* Apply what you read *
#1 Answer these questions using the excerpt on embryo editing:
(a) Which genetic-engineering technique does the excerpt call profoundly unsafe for the future health of babies born after embryo manipulation?
(b) How long were the embryos in the experiment grown, and what happened to them afterward?
(c) On which preprint server were the findings posted, and on what date?
#2 Summarize the excerpt on embryo editing in two sentences.

* Excerpt to read *
Voluntary guidelines continue to be the watchword, which, as the old saying goes, are worth the paper they are written on. So, experimentation on germ-line genetic engineering in embryos has continued.

Now it appears that using the CRISPR genetic-engineering technique is profoundly unsafe for the future health of any baby born after such manipulations were conducted. From the One Zero story:

“There’s no sugarcoating this,” says Fyodor Urnov, a gene-editing expert and professor of molecular and cell biology at the University of California, Berkeley. “This is a restraining order for all genome editors to stay the living daylights away from embryo editing.”

While the embryos were not grown past 14 days and were destroyed after the editing experiment, the results provide a warning for future attempts to establish pregnancies with genetically modified embryos and make gene-edited babies. (The findings were posted online to the preprint server bioRxiv on June 5 and have not yet been peer-reviewed.) Such genetic damage described in the paper could lead to birth defects or medical problems like cancer later in life.

This brings us right back to the same controversies that flared over embryonic-stem-cell and human-cloning research. There are at least three macro issues.

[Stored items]

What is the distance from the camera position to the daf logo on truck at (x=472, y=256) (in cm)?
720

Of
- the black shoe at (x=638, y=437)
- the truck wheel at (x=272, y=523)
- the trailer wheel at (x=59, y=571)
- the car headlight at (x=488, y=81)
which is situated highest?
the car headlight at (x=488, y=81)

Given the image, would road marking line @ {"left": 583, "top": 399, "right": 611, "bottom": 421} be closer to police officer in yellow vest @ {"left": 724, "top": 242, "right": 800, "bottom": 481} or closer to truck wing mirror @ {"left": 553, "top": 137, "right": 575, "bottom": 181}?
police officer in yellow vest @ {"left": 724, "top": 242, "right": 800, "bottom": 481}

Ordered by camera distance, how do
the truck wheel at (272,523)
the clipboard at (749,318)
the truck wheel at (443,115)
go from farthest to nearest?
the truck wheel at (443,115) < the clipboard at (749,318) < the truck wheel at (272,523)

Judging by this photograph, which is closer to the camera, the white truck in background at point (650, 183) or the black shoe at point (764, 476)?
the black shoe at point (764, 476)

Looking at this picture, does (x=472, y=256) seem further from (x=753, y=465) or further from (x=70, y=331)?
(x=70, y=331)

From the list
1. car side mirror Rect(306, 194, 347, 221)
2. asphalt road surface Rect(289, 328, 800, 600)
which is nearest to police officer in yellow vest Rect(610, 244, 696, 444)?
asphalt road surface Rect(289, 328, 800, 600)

---

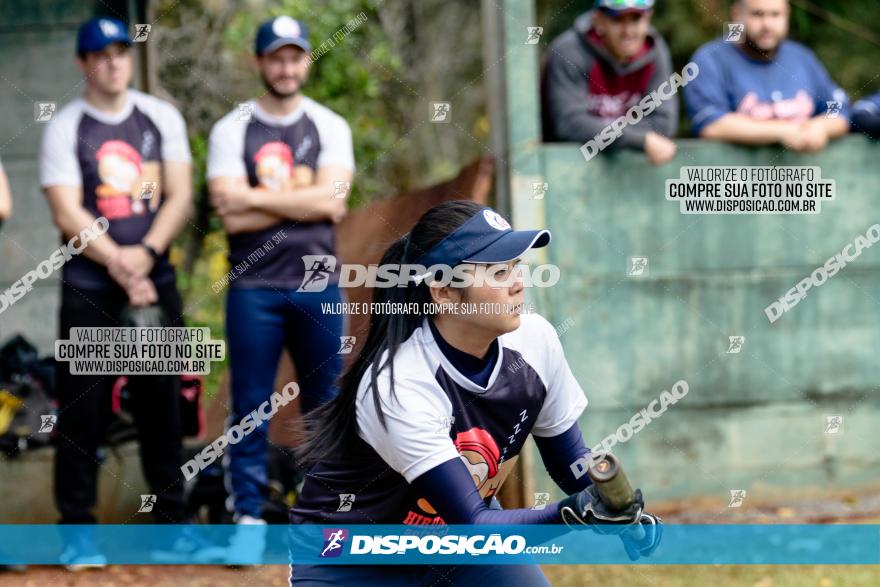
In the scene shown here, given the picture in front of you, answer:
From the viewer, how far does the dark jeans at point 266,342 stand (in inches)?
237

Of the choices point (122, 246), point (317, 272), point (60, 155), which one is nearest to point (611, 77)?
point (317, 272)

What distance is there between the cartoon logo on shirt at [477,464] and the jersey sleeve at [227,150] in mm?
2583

* Set of answers *
#1
(a) CRISPR.
(b) They were not grown past 14 days, and they were destroyed after the editing experiment.
(c) bioRxiv, on June 5.

#2 Under only voluntary guidelines, germ-line genetic engineering in embryos has continued, but a preprint that has not yet been peer-reviewed indicates that CRISPR editing is profoundly unsafe for any baby born from such embryos. The genetic damage it describes could lead to birth defects or to problems like cancer later in life, which brings back the controversies over embryonic-stem-cell and human-cloning research.